Seminar: “Preventing Conflict-Related Sexual and Gender-Based Violence with Early Warning Analysis“

School of Social Sciences
Politics Seminars
Thursday 22nd May, 2pm – 3pm
N402, Menzies Building

Abstract: Over the past decade there has been significant global attention to, and reporting of ‘widespread and systematic’ sexual and gender-based violence perpetrated by state and nonstate actors. To date, there have been two major explanations for the onset and preponderance of sexual violence in some armed conflicts. The first explanation focuses on the presence of armed conflict as the key precursor for sexual violence in armed conflict. The second explanation suggests sexual violence in armed conflict is the product of pre-existing conditions of gross gender inequality where sexualised violence is already acceptable. In order to understand the causes of this violence; first, we examine the relationship between pre-existing structural gendered inequalities and the occurrence of systematic sexual and gender-based violence (SGBV) globally; and second, we examine the situation of widespread and systematic sexual violence in Sri Lanka. This mixed method approach presents the case for a more concerted focus on structural gender inequality as a critical early warning factor for widespread and systematic sexual violence, which may assist with efforts to prevent egregious crimes of sexual violence.

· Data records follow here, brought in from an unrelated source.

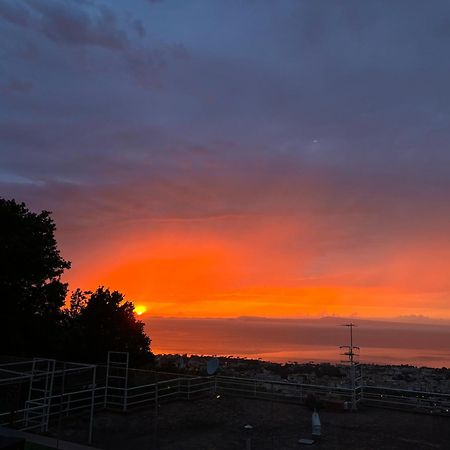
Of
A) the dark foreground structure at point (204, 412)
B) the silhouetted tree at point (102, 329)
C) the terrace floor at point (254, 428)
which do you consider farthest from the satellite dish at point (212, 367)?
the silhouetted tree at point (102, 329)

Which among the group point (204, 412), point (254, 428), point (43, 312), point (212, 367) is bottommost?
point (254, 428)

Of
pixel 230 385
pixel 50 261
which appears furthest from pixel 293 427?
pixel 50 261

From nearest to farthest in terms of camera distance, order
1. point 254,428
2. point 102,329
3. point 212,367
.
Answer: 1. point 254,428
2. point 212,367
3. point 102,329

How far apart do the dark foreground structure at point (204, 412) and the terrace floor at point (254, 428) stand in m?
0.03

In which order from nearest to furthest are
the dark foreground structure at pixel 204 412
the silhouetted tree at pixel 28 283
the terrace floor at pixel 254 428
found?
the dark foreground structure at pixel 204 412
the terrace floor at pixel 254 428
the silhouetted tree at pixel 28 283

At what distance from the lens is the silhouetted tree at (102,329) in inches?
1026

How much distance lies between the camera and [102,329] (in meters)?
28.0

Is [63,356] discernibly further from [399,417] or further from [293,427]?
[399,417]

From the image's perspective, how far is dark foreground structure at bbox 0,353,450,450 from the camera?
14.9m

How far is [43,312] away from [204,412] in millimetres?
11329

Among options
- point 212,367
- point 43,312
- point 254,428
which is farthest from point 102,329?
point 254,428

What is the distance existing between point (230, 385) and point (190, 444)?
8447 millimetres

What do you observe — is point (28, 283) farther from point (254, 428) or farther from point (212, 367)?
point (254, 428)

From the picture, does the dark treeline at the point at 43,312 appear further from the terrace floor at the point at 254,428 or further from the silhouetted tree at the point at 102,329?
the terrace floor at the point at 254,428
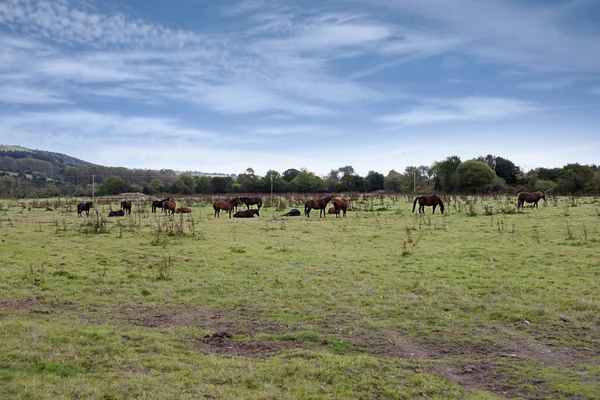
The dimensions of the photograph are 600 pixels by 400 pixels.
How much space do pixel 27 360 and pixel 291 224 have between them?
698 inches

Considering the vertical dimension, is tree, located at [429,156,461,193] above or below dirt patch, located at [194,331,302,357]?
above

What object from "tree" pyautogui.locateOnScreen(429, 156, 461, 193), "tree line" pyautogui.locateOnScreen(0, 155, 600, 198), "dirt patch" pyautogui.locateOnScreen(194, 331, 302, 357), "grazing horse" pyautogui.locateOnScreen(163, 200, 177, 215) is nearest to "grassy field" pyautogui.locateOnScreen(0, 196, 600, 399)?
"dirt patch" pyautogui.locateOnScreen(194, 331, 302, 357)

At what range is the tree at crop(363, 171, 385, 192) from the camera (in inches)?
3305

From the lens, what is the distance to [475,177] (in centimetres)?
6272

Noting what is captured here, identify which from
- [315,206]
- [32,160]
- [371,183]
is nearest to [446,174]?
[371,183]

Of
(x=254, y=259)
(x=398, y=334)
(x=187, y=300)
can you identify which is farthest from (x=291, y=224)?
(x=398, y=334)

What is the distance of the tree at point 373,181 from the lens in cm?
8394

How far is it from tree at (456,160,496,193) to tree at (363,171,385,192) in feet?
69.4

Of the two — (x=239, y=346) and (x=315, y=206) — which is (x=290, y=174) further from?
(x=239, y=346)

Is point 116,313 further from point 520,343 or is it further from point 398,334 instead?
point 520,343

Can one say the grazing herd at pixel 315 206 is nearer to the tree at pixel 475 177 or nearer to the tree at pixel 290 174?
the tree at pixel 475 177

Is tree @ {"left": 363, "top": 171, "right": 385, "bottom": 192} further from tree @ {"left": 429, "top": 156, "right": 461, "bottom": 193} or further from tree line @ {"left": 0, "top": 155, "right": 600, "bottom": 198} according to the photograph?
tree @ {"left": 429, "top": 156, "right": 461, "bottom": 193}

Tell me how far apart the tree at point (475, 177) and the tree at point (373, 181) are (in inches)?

Bio: Jacqui True is Professor of Politics & International Relations in the School of Social
Sciences at Monash University with her PhD in Political Science from York University,
Canada. Previously she has taught and researched at Michigan State University, the
University of Southern California and the University of Auckland. Professor True has
published extensively in the field of international relations. Her current research is focused on the UN Women, Peace and Security agenda, and with Dr. Sara Davies on the prevention of sexual violence in conflict in Asia Pacific Her book, The Political Economy of Violence against
Women (Oxford University Press 2012) won the American Political Science Association’s
2012 biennial prize for the best book in human rights.